Médicos abusados

Los gobernantes multiplican  impertérritos el número  de funcionarios, y nuestras universidades producen  títulos desaforadamente. Andamos sobrados de  diplomas inanimados, producto de  una inexcusable irresponsabilidad  institucional. En el  excedente,  destacan los médicos;  por eso los exportamos y explotamos.

Ante una oferta excesiva, el consumidor escoge lo mejor y al precio más bajo. Si lo que abundan son profesionales desempleados, la explotación  es inevitable, y se   aprovechan  de ella los empleadores del gobierno, de clínicas privadas, y de  empresas de servicios médicos.

Los trabajos son pocos en  el área de la salud, y la competencia mucha, por eso,  una amiga muy cercana a la familia,  recién graduada, de impecables credenciales académicas  e inusual experiencia  práctica, se empleó en  una de esas prósperas compañías que operan  en los territorios turísticos del país.

Los incentivos y la paga eran  paupérrimos, pero pensó en  la tranquilidad  marina, que  le permitiría estudiar más y cambiar de ambiente. En estos tiempos, y con un exequátur  recién estrenado, quizás la oferta no era tan mala.

Pero  a  las pocas horas de  llegar a la playa enterró  su alegría en la arena: la recibieron  peor que a una doméstica en casa de un nuevo rico gubernamental; el alojamiento dejaba mucho que desear;  las exigencias laborales fueron drásticas y  alejadas de la ética, entre ellas, la de esmerarse en sacarle  dinero a los turistas enfermos.
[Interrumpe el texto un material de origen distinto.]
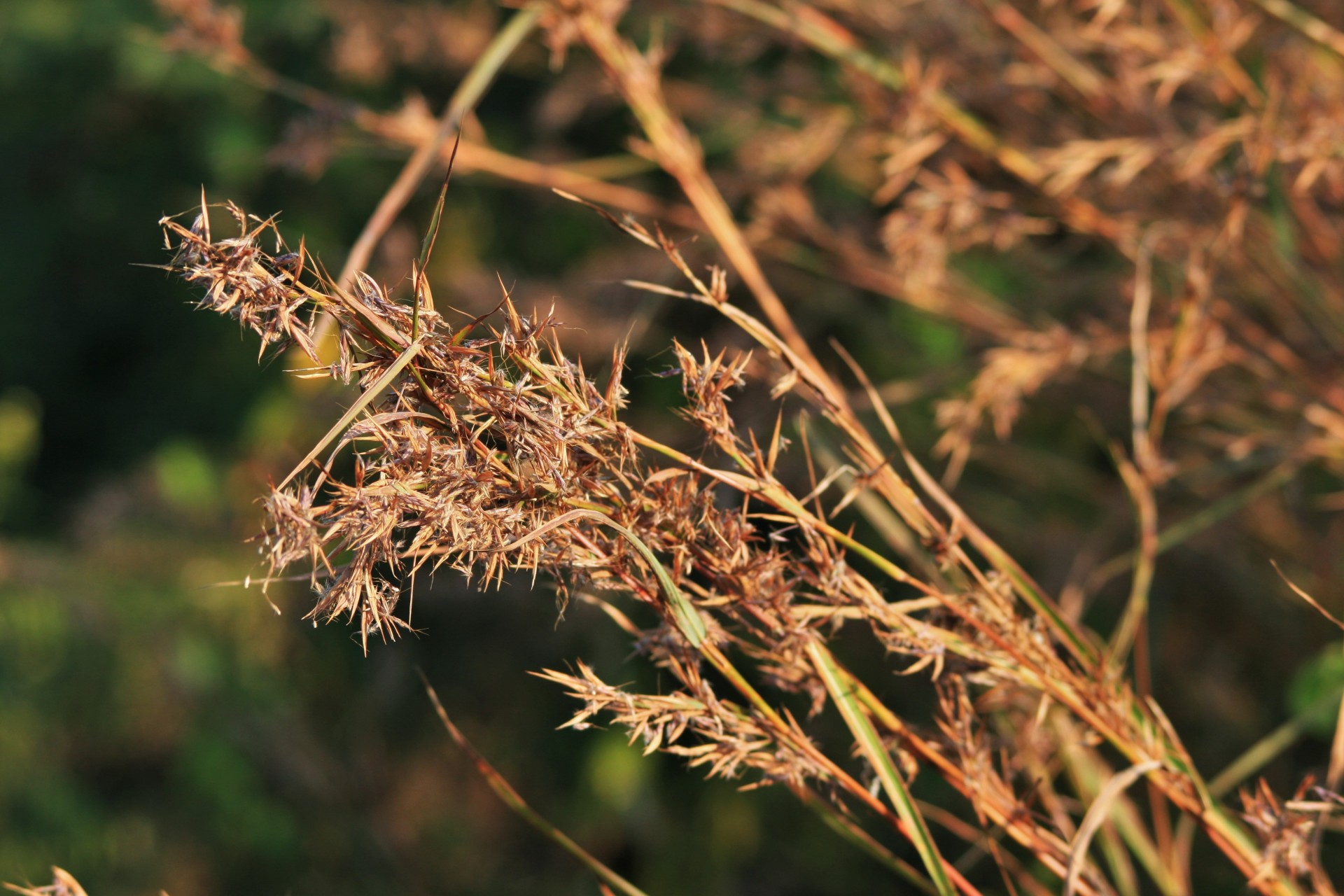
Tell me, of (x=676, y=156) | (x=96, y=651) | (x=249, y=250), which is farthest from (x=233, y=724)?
(x=249, y=250)

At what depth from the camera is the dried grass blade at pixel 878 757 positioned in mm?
432

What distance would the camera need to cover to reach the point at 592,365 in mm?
1519

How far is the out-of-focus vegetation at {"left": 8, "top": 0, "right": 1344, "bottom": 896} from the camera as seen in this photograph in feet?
2.90

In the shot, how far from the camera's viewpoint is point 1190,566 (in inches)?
51.9

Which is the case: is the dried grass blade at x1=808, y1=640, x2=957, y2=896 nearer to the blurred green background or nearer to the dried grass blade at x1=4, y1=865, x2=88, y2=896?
the dried grass blade at x1=4, y1=865, x2=88, y2=896

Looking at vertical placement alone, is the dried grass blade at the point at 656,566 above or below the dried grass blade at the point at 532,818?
above

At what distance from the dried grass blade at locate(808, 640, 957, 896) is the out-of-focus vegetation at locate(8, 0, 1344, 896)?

Finalizada  la jornada de siete días- y como parte de sus obligaciones- tenía  que llevar el dinero a la capital, sin protección alguna y en guagua.   

Descubrió sin proponérselo que entre los  artilugios utilizados para multiplicar las ganancias estaba el de cobrar  genéricos como originales. Por supuesto, la doctora  renunció. En venganza  a la desagradecida deserción,  todavía  no le han pagado su salario. ¡Por atrevida!

Había escuchado  quejas similares, y fue  otro colega, ahora exitoso e independiente especialista, quien me  las confirmó, pues trabajó en la misma compañía y en condiciones similares. Todos cuentan lo mismo, porque “eso es lo que hay”.

 Justificándose en el abuso, suelen  utilizar sofismas insostenibles, como el de un ritual de pasaje donde   trabajar mucho y cobrar  poco  fortalece  la vocación.  O el otro, en el que  sacrificarse les sirve para ganar experiencia y seguir aprendiendo.  En realidad, en los hoteles trabajan solos  y asumiendo toda la responsabilidad frente al enfermo. La única verdad es la del sacrificio.

Al final, los doctores  y  las doctoras  se cansan de aguantar candela y quieren largarse. No es que quieran  irse del país, sino largarse; que lleva rabia y desesperación. Se suelen  marchar  los mejores, y  luego regresan pocos.

Sin embargo, los empresarios de la salud  no deben llevarse las culpas. Al fin y al cabo, se dedican a producir  dinero; aunque sea a expensas de  convertir una picada de mosquito en  una terrible enfermedad tropical de  inmediato internamiento. Además,  los hay quienes abusan  menos y  tratan dignamente a los jóvenes profesionales. Los culpables son el Estado Pandilla,  y la mayoría de las incontrolables y paupérrimas universidades nuestras.